GOAL: Locate the line that contains "In this photograph, does". Retype it and every line after it to the end of the records, exactly, but not the pictures.

Data items
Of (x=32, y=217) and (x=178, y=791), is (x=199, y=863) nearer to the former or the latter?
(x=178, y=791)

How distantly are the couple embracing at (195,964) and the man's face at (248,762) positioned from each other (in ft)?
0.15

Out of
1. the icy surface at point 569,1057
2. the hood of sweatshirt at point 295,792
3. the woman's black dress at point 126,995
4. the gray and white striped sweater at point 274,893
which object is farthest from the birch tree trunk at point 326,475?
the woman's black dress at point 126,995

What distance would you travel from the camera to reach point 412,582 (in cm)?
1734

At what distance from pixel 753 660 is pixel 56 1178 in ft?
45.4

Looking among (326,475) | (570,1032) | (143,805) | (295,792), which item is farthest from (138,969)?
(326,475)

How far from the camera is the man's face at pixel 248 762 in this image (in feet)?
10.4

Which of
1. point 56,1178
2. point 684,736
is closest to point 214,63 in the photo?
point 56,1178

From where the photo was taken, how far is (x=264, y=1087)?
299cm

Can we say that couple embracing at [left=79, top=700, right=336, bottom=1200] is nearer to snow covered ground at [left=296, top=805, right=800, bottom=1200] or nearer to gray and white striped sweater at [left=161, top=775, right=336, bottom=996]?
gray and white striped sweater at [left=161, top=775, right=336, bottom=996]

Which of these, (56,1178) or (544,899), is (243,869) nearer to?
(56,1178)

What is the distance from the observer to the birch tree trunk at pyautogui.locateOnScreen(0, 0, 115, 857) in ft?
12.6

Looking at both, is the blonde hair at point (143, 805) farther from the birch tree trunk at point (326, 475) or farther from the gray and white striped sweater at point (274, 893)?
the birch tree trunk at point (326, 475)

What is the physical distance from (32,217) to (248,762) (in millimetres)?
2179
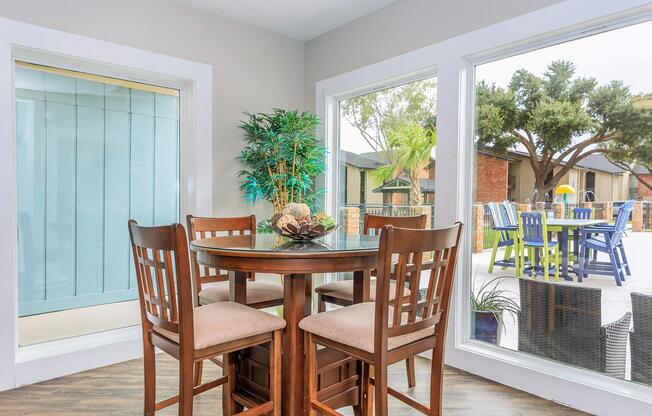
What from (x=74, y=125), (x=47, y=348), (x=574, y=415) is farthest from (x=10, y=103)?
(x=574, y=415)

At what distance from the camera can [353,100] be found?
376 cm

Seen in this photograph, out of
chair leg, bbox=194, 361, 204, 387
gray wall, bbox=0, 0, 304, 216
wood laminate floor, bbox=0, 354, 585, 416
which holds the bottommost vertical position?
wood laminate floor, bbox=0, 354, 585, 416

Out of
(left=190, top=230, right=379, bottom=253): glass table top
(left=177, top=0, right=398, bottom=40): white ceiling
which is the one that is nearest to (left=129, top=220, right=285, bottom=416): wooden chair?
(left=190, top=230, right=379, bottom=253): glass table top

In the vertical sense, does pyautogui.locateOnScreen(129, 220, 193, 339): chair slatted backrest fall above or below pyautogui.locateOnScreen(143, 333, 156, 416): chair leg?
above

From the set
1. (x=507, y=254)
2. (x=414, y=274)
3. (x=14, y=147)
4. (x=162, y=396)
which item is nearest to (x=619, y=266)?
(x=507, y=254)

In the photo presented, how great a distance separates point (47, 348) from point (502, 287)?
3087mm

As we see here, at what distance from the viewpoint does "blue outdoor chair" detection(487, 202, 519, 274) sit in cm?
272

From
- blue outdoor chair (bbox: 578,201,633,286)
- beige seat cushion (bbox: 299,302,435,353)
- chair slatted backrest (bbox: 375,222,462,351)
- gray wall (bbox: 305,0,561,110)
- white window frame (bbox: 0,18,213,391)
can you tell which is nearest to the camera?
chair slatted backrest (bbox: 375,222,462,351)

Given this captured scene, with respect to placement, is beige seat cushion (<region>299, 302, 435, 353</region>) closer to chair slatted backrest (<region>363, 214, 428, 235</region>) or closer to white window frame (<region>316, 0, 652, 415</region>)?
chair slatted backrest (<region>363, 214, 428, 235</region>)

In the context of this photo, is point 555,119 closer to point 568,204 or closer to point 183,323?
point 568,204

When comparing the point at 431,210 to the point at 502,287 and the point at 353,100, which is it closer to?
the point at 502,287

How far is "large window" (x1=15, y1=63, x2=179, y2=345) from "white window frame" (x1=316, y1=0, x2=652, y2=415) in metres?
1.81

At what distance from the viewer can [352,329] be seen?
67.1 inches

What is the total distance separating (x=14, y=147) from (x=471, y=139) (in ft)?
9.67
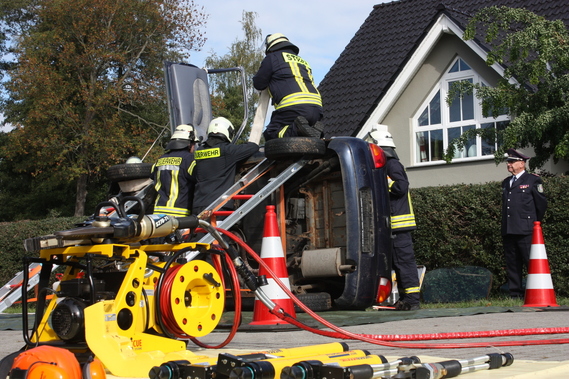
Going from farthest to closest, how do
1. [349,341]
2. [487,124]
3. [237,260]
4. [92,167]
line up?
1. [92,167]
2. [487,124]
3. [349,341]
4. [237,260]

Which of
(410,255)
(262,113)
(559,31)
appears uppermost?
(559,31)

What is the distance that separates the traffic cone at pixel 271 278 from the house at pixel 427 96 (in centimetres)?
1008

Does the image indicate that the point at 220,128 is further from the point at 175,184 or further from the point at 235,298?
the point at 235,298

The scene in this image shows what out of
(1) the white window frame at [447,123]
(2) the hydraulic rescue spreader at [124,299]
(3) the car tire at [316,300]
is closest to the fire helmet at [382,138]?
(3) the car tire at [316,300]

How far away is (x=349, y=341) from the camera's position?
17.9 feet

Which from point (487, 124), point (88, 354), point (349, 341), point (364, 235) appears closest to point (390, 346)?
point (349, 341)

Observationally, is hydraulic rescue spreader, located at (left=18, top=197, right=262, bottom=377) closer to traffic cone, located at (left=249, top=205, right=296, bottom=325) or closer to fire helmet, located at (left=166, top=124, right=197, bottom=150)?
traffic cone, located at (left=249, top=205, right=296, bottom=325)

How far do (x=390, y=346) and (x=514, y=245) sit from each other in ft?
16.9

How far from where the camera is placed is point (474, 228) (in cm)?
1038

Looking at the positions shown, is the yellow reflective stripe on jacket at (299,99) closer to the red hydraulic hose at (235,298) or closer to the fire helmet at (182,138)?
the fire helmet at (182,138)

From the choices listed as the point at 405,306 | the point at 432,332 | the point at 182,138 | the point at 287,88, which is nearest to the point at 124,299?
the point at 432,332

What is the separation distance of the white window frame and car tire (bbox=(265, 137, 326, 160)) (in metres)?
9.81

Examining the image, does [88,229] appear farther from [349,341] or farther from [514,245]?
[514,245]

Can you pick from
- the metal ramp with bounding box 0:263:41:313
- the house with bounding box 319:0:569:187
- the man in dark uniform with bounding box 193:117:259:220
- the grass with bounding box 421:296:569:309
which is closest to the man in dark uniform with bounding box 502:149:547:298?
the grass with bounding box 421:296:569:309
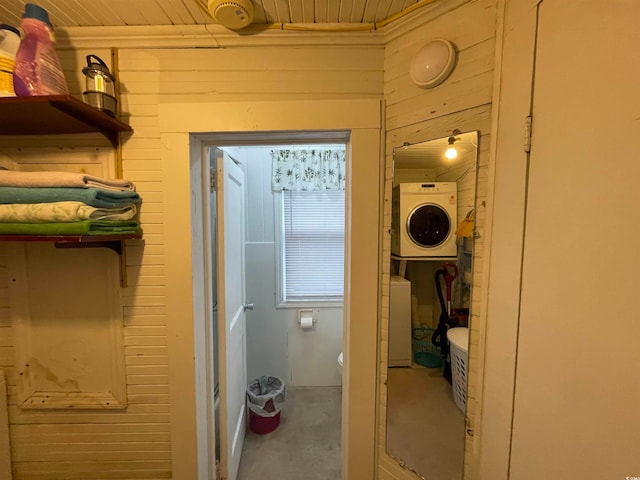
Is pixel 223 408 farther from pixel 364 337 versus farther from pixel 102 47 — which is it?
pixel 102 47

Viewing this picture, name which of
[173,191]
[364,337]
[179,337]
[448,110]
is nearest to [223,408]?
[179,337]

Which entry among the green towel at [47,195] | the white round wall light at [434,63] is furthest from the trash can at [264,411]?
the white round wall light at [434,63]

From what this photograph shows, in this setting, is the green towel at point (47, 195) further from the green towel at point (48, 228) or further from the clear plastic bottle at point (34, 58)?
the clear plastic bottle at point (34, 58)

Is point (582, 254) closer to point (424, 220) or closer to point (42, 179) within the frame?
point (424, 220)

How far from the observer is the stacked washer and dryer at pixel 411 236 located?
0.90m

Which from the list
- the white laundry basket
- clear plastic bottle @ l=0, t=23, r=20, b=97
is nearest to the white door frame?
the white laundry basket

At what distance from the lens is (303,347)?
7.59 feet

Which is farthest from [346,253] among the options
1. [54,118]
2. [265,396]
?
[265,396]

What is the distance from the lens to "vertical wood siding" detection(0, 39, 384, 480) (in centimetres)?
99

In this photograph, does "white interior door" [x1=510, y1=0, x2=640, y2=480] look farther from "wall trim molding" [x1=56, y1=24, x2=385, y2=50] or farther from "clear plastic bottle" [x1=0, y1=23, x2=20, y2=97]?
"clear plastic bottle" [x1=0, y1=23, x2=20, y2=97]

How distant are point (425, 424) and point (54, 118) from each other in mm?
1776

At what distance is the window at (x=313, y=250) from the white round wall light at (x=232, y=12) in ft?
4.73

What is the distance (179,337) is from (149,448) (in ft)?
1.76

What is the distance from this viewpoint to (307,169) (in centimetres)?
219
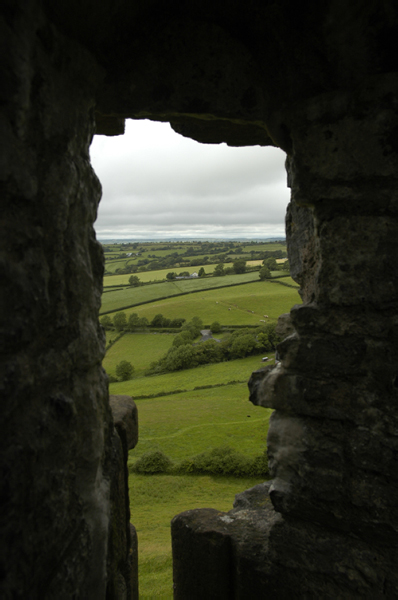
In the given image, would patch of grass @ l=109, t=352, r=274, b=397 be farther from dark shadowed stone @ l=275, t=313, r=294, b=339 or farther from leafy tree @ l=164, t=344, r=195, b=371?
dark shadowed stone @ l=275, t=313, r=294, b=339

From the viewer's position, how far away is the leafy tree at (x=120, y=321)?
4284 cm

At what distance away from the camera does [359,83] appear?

FULL RESPONSE:
In this photograph, does "white interior door" [x1=510, y1=0, x2=640, y2=480] look farther from "wall trim molding" [x1=56, y1=24, x2=385, y2=50] or farther from "clear plastic bottle" [x1=0, y1=23, x2=20, y2=97]?
"clear plastic bottle" [x1=0, y1=23, x2=20, y2=97]

How distant are point (425, 424) and point (54, 118) from each other in mm?
1776

At what distance is the window at (x=313, y=250) from the white round wall light at (x=232, y=12) in ft?
4.73

What is the distance (179,337) is from (149,448) (in ft)?
1.76

What is the distance from this viewpoint to (307,169) (in centimetres)?
219
In the given image, would patch of grass @ l=109, t=352, r=274, b=397 be farther from dark shadowed stone @ l=275, t=313, r=294, b=339 or farther from leafy tree @ l=164, t=344, r=195, b=371?
dark shadowed stone @ l=275, t=313, r=294, b=339

From the viewer's position, how far away is the leafy tree at (x=120, y=321)?
4284 cm

At what distance away from the camera does [359,83] appear?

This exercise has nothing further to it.